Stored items
[Start of Attachment]

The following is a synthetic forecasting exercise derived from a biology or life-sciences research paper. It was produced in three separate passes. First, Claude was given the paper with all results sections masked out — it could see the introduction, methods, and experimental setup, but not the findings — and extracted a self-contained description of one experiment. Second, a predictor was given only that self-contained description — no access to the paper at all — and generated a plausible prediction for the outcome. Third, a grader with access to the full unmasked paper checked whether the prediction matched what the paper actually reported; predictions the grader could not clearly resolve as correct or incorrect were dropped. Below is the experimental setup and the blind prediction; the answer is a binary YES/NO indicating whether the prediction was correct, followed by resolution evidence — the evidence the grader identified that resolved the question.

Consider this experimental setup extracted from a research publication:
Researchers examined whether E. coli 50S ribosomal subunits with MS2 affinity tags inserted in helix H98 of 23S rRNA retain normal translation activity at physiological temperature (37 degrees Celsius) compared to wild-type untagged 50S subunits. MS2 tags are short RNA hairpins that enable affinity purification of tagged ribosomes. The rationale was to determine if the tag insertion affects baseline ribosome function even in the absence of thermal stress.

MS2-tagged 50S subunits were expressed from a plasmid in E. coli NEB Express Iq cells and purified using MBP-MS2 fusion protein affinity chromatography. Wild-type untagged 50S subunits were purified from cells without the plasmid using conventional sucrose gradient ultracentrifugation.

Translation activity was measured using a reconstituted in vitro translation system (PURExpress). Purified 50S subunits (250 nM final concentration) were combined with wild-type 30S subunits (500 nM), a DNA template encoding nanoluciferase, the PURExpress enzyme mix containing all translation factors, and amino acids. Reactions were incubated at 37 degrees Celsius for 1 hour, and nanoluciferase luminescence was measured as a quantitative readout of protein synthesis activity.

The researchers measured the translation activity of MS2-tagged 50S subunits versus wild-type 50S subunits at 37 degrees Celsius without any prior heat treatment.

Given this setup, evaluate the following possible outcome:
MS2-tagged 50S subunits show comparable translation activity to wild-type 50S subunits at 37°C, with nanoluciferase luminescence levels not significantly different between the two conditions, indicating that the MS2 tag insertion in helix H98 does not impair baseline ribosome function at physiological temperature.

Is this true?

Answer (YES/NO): YES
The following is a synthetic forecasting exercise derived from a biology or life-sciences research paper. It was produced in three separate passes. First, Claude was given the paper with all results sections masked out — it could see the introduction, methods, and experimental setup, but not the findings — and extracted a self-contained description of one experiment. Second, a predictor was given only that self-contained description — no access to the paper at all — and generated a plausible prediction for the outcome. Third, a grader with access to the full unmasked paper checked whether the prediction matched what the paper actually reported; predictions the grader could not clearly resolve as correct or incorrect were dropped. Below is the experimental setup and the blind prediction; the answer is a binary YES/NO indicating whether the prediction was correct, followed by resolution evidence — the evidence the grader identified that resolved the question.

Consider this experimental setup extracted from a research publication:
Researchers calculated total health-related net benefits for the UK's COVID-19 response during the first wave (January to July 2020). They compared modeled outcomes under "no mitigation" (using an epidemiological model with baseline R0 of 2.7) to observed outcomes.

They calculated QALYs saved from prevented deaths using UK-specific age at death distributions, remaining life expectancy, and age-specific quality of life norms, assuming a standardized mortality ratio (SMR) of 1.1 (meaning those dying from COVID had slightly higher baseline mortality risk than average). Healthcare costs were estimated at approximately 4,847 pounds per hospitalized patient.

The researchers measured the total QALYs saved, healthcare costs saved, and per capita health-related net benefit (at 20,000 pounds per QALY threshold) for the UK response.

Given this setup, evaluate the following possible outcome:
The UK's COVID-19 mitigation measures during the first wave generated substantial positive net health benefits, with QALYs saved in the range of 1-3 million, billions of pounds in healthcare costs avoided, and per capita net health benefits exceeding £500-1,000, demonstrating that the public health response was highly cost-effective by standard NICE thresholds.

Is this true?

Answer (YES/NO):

[End of Attachment]

Output only the lines running from the line with "The researchers measured the total" through the final line of the data, inclusive.

▸ **Solution below**
The researchers measured the total QALYs saved, healthcare costs saved, and per capita health-related net benefit (at 20,000 pounds per QALY threshold) for the UK response.

Given this setup, evaluate the following possible outcome:
The UK's COVID-19 mitigation measures during the first wave generated substantial positive net health benefits, with QALYs saved in the range of 1-3 million, billions of pounds in healthcare costs avoided, and per capita net health benefits exceeding £500-1,000, demonstrating that the public health response was highly cost-effective by standard NICE thresholds.

Is this true?

Answer (YES/NO):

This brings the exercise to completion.